Music | Album Review – St. Vincent
St. Vincent doesn’t take selfies. It’s hardly believable, one might think, while gazing at her latest self-titled album’s cover and locking eyes with Annie Clarke sitting on a throne, looking like she’s about to invade another planet. “It makes me feel empty inside to take a picture of myself at an event, like, ‘Isn’t my life cool?”, she explains. Instead, Clarke prefers projecting her inner world onto her records and her fourth LP excels at just this.
Album-opener, ‘Rattlesnake’, does not symbolize anything unintelligibly deep; essentially, it’s just naked, terrified Annie fleeing from a snake. St.
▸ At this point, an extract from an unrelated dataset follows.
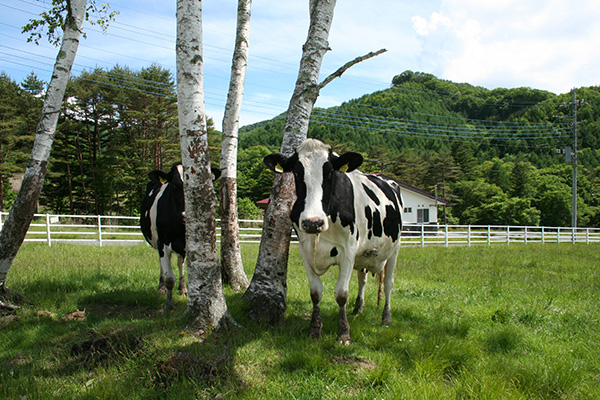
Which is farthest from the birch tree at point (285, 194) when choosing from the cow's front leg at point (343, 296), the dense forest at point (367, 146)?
the dense forest at point (367, 146)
Vincent then turns into an even more honest narration. ‘Prince Johnny’ is more of an intimate lullaby with Clarke expressing her doleful feelings of having a self-destructing friend and in ‘I Prefer Love’ she makes an absolutely bold and straightforward statement of ‘preferring your love to Jesus’. Indeed, the fact that the upright sincerity on these songs has been skilfully turned into a well-written, raw, and captivating piece of music which is wrapped around Annie’s impeccable lively vocal is what makes this record loveable, not to mention that throughout the album she constantly reminds us of her imposing guitar deftness with craggy, buzzing solos.
Fundamentally, St. Vincent appears to be a radiant celebration of Clarke’s ability to expose her thoughts and emotions in such an enthralling aural figure that it becomes undeniably clear that her life is actually “cool”.